WORK TASK: Put the text of these records into a JSON list of strings, one per line and with blank lines left out. Leave the pictures out of the answer.

- Opening Delimiter -

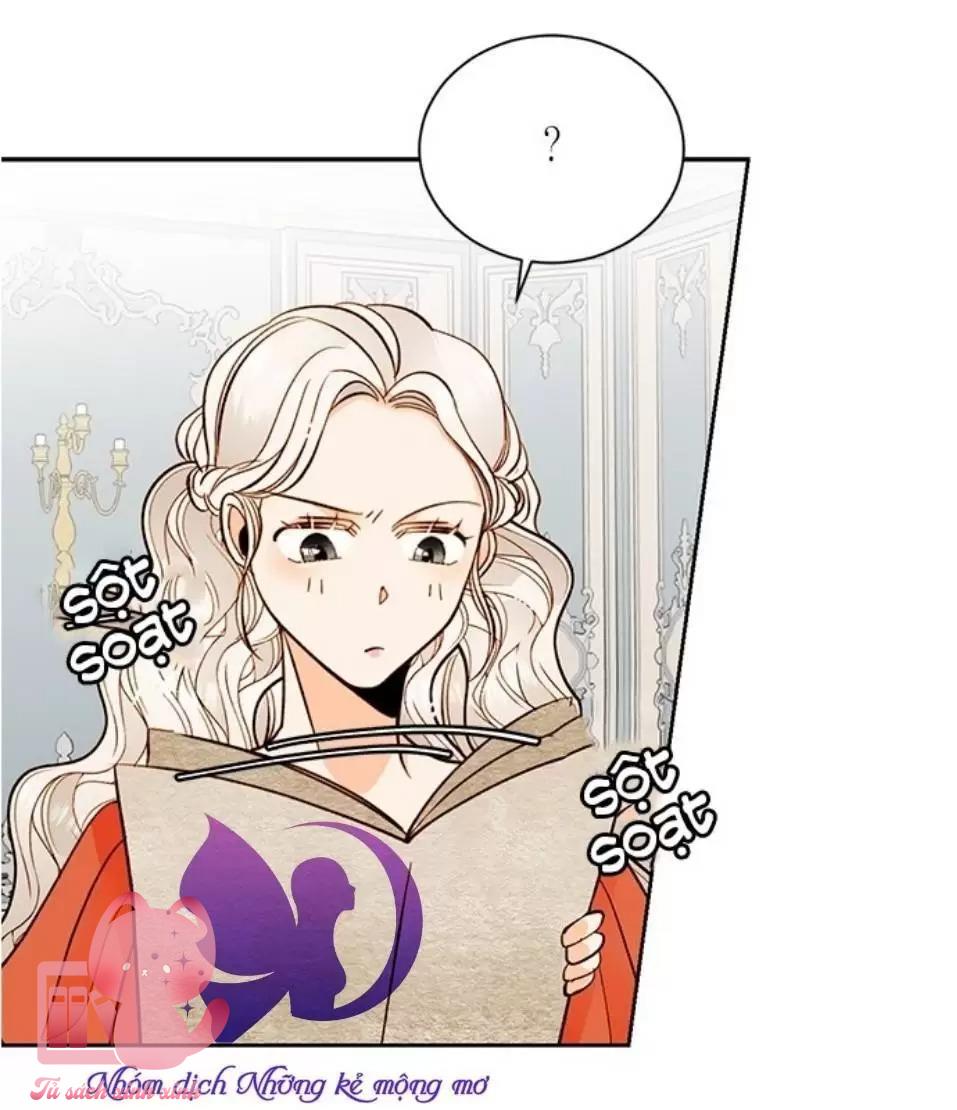 Hoàng Hậu Tái Hôn Chapter 28 - Trang 4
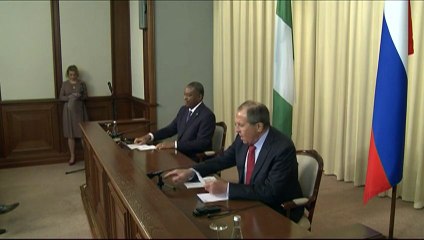 Homosexuels persécutés: "aucun fait concret" pour Lavrov
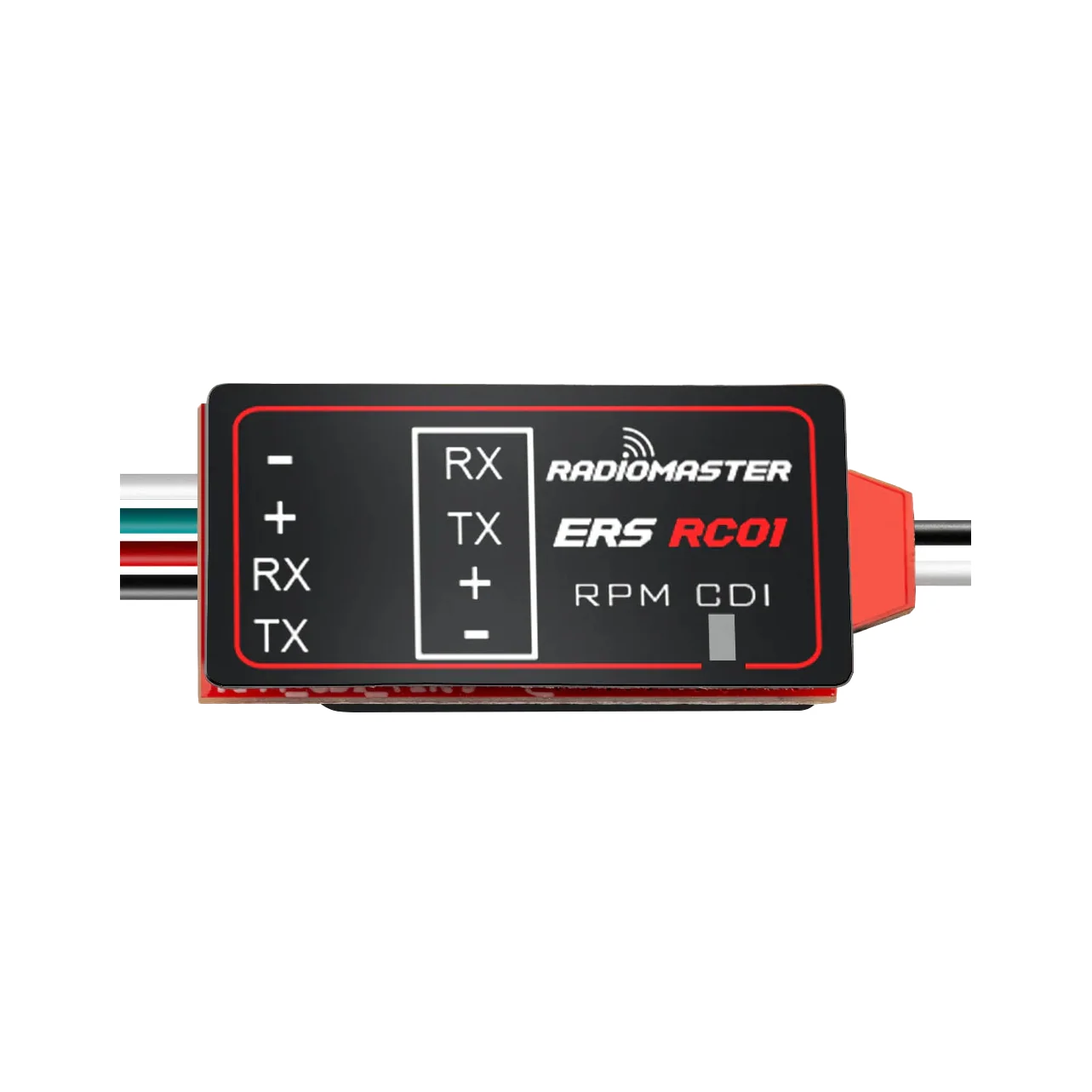 RadioMaster ERS-RC01 CDI Gas Engine Tachometer — dark-mode product image 1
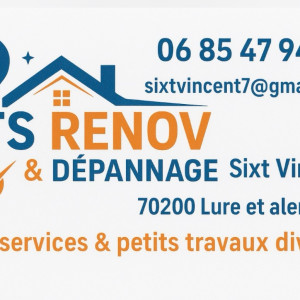 Vincent S. (MTS Renov’&Depannage)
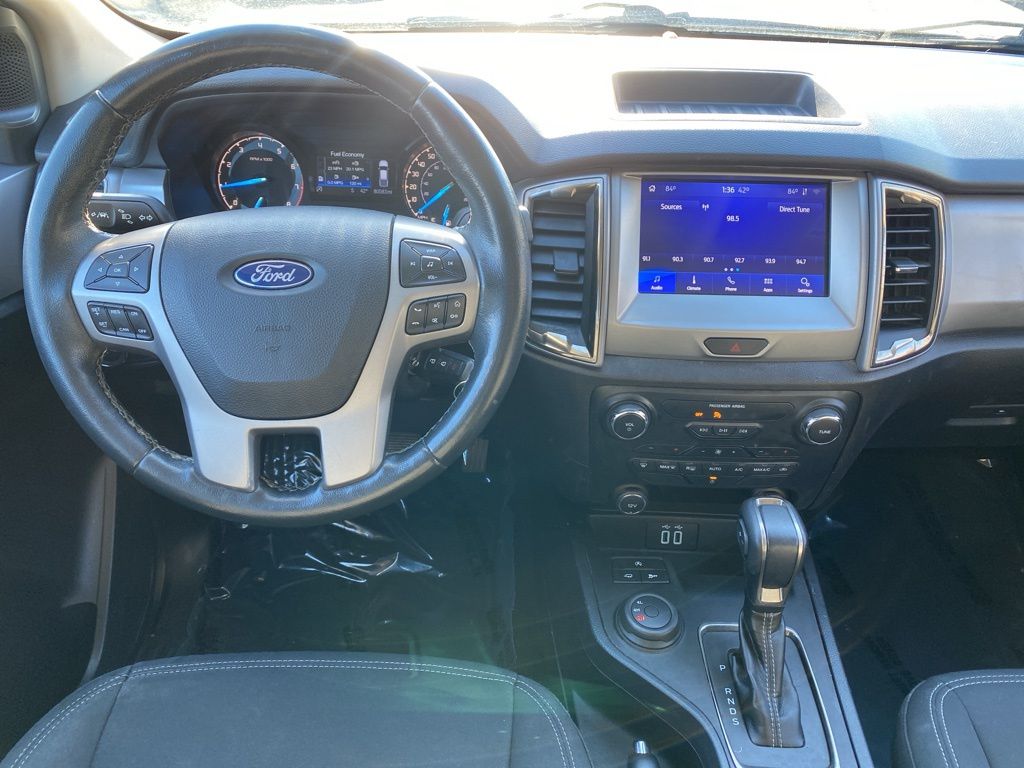 used 2020 Ford Ranger car, priced at $24,300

- Closing Delimiter -

RESPONSE TO THIS TASK:
[
  " Hoàng Hậu Tái Hôn Chapter 28 - Trang 4",
  " Homosexuels persécutés: \"aucun fait concret\" pour Lavrov",
  " RadioMaster ERS-RC01 CDI Gas Engine Tachometer — dark-mode product image 1",
  " Vincent S. (MTS Renov’&Depannage)",
  " used 2020 Ford Ranger car, priced at $24,300"
]